(Stored data entries):
◇ ◇ ◇ ◇ ◇
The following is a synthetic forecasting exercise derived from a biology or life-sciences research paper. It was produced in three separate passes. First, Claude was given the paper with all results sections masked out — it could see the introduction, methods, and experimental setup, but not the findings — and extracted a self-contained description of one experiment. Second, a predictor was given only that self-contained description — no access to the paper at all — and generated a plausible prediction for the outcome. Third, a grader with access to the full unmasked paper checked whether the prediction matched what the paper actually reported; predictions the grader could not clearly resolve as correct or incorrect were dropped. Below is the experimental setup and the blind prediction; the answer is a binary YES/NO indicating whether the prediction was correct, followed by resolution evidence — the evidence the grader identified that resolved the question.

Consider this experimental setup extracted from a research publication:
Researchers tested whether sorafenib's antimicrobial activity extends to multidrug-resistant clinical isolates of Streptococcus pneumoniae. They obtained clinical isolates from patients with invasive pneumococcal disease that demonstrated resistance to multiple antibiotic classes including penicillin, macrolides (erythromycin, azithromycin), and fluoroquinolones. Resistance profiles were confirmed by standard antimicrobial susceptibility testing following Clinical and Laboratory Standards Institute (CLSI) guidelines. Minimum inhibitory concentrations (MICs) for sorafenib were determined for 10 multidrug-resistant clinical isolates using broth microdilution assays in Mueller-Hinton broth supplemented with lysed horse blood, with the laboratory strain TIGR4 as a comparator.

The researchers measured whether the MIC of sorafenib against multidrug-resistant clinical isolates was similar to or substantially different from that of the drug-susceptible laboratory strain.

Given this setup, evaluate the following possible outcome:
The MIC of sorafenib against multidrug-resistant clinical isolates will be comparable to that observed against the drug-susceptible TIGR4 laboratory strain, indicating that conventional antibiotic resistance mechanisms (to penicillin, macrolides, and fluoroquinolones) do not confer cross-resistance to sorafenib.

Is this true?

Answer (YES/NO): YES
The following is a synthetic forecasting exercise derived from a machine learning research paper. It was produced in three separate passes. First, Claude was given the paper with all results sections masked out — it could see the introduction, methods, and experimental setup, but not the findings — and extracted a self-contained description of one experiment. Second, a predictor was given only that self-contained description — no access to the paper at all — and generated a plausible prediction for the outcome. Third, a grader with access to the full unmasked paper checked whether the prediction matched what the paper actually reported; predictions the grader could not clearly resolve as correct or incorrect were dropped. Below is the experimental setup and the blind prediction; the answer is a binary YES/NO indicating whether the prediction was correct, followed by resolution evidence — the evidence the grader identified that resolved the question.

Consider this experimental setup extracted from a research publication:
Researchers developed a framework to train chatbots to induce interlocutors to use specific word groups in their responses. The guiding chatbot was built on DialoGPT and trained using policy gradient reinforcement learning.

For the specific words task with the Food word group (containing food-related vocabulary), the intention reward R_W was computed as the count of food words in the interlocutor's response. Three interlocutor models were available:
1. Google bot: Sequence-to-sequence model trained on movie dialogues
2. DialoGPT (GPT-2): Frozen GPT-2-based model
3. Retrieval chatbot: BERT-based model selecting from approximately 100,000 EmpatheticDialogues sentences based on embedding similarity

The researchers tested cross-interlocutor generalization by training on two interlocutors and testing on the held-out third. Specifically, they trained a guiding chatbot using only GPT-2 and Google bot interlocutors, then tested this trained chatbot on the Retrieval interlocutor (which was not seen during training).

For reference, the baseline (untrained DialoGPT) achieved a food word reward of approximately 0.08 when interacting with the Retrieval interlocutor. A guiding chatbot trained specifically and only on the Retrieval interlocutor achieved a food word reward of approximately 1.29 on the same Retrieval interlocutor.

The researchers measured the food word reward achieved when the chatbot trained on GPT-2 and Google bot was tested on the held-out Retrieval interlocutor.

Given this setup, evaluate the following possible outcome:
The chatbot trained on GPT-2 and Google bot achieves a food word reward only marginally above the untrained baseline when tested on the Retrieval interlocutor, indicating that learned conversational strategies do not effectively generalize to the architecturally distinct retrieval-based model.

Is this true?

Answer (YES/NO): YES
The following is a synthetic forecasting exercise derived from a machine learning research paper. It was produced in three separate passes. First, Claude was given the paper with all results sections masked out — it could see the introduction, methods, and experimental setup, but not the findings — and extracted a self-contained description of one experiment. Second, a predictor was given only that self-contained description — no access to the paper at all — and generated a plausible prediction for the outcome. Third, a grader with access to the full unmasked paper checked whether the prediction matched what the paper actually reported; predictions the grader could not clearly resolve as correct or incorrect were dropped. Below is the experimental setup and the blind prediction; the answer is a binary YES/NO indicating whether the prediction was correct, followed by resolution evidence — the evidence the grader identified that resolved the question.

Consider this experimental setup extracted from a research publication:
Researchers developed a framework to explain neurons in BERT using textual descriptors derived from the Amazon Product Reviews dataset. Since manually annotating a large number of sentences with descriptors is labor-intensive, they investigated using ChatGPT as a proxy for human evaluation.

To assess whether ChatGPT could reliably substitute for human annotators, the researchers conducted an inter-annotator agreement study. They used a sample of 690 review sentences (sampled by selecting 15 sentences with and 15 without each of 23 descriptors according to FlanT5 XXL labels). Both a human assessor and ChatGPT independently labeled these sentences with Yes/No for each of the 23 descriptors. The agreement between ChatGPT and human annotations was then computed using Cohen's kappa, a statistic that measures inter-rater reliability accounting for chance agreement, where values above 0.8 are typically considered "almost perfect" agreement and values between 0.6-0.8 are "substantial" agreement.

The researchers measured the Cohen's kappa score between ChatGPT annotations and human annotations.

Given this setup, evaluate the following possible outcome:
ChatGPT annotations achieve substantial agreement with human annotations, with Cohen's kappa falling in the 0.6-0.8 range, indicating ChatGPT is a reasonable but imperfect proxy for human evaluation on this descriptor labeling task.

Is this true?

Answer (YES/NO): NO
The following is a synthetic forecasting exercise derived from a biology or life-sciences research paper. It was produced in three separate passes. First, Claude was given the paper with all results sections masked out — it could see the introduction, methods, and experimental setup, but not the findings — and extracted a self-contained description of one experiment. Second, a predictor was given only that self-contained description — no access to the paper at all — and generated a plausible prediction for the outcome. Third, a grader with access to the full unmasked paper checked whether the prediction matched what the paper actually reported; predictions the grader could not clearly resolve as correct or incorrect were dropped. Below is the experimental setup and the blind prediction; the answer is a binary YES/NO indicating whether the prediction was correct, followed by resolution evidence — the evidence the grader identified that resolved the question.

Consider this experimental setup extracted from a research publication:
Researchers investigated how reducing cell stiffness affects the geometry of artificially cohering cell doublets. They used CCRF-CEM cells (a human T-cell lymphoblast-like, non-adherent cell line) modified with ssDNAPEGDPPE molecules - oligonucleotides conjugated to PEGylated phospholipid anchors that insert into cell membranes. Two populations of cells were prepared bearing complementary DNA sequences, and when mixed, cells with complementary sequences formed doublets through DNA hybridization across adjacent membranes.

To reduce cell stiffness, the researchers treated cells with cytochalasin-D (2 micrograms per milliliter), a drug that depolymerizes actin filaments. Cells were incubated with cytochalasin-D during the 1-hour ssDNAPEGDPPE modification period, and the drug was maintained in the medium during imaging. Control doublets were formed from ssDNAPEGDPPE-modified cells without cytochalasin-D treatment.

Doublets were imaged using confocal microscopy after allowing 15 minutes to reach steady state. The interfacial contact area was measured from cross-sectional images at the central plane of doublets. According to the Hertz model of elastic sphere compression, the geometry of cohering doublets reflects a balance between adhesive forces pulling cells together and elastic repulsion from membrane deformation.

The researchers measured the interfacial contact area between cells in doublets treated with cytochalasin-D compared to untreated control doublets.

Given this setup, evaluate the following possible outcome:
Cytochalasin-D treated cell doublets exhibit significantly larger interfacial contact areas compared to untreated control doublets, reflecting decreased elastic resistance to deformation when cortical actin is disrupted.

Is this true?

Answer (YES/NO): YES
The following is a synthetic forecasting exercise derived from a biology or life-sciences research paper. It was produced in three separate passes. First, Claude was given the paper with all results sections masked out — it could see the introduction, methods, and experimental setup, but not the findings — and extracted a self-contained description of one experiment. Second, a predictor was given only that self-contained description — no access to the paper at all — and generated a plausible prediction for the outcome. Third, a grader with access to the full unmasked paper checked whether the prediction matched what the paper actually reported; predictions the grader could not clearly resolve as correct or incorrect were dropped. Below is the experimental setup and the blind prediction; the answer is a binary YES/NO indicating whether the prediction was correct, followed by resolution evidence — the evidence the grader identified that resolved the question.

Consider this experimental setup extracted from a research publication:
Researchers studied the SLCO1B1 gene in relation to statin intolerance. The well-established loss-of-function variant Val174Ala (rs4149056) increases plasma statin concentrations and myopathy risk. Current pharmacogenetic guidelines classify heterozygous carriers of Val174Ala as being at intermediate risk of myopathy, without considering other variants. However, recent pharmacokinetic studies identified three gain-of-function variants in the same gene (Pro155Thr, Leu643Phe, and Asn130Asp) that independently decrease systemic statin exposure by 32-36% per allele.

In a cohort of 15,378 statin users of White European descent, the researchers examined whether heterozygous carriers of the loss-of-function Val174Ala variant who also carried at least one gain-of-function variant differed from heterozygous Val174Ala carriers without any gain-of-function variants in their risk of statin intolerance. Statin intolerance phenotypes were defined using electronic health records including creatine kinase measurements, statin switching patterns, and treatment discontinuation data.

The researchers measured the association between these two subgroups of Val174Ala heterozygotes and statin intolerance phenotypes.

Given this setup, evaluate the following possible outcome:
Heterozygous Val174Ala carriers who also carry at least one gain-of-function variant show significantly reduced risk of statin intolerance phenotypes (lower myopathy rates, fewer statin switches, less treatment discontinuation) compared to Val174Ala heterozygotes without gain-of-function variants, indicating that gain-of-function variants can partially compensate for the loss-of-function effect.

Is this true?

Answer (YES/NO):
◇ ◇ ◇ ◇ ◇
(EXERCISE):
In the data above, retype exactly and only the lines between the one holding "For the specific" and the one holding "3. Retrieval chatbot: BERT-based", inclusive.

(ANSWER TO THIS PROBLEM):
For the specific words task with the Food word group (containing food-related vocabulary), the intention reward R_W was computed as the count of food words in the interlocutor's response. Three interlocutor models were available:
1. Google bot: Sequence-to-sequence model trained on movie dialogues
2. DialoGPT (GPT-2): Frozen GPT-2-based model
3. Retrieval chatbot: BERT-based model selecting from approximately 100,000 EmpatheticDialogues sentences based on embedding similarity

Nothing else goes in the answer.